German Privacy Laws Intersect with Discovery in a Patent Case
Time 2 Minute Read

On November 8, 2017, the United States District Court for the Northern District of California ordered German defendants in an ongoing patent suit, BrightEdge Technologies, Inc. v. Searchmetrics GmbH, to produce a particular database, despite the defendants’ claims that such production would violate German privacy laws.

On October 17, 2017, plaintiff BrightEdge Technologies Inc. (“BrightEdge”) filed a Discovery Dispute Letter asking the court to compel defendants Searchmetrics GmbH and Searchmetrics, Inc., (collectively “Searchmetrics”) to produce its SugarCRM database. Among other things, Searchmetrics argued that transmitting the database and other related documents to a United States company would result in a violation of German privacy laws. In making this argument, “Searchmetrics allege[d] that the database and related documents contain personal data, which German law bars from being transferred ‘to countries lacking the same levels of protection afforded in EU countries [countries such as] the United States.’”
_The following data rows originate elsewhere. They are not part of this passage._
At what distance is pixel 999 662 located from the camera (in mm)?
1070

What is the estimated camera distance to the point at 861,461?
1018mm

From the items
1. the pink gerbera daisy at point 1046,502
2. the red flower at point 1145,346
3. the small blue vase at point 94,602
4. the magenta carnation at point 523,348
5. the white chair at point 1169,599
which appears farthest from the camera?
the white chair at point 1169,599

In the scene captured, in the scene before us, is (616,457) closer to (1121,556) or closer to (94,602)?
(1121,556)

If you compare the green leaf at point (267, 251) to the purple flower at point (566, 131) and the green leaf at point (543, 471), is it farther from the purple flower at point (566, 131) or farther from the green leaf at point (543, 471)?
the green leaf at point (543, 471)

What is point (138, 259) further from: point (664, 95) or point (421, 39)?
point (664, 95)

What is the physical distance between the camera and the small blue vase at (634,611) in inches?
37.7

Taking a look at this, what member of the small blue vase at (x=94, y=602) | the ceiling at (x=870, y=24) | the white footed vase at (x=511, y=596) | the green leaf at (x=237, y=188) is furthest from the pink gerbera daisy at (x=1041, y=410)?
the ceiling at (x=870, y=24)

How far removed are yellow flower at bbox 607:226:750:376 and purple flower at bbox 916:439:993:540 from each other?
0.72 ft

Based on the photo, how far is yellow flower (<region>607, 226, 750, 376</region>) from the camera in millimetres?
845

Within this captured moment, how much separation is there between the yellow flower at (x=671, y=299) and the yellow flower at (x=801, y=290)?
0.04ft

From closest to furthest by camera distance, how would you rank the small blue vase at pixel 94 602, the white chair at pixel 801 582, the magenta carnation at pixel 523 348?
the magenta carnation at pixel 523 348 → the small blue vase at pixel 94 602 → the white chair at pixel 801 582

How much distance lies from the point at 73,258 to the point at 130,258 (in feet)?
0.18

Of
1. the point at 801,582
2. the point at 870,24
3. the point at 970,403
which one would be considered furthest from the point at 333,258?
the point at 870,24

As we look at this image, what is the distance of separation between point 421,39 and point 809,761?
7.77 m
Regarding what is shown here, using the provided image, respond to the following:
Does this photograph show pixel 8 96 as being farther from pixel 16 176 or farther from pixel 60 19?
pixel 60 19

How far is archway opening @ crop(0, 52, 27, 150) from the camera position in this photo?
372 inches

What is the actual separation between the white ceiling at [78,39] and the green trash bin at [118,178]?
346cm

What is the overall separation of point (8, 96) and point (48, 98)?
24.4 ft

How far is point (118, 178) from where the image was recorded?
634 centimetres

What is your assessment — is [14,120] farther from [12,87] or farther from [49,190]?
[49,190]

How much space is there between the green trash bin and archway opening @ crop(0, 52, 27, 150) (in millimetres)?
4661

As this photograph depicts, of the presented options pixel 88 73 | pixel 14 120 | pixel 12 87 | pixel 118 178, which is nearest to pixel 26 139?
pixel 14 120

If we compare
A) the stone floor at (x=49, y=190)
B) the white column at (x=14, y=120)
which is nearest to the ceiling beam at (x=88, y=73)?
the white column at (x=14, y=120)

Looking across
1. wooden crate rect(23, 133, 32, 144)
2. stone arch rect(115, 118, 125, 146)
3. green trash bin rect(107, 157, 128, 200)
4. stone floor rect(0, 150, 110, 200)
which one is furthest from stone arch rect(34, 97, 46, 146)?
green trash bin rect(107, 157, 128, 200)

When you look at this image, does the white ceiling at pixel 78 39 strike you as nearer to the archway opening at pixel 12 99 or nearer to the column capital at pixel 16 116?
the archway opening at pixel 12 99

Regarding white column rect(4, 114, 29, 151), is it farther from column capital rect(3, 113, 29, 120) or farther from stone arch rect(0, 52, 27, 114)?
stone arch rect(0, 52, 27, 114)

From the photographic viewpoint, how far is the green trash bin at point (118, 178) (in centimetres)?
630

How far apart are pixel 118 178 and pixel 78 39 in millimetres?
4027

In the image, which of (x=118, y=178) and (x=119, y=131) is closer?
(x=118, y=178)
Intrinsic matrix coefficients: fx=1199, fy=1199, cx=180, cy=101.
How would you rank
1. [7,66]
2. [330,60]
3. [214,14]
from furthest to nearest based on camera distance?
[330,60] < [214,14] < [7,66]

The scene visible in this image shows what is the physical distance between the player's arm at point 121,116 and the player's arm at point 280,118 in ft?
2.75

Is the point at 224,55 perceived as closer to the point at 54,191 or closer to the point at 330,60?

First, the court noted that the information contained in the SugarCRM database is both relevant to BrightEdge’s claims and cannot be obtained elsewhere. The court then rejected Searchmetrics’ defense and ordered the database and related documents be produced because the privacy of the information was already protected by the case’s protective order. Specifically, the court stated that because Searchmetrics “has not explained why the protective order already in place in this case would not be sufficient to protect the private information contained in the database and related documents,” the company has failed to carry its “burden of showing that discovery should not be allowed.”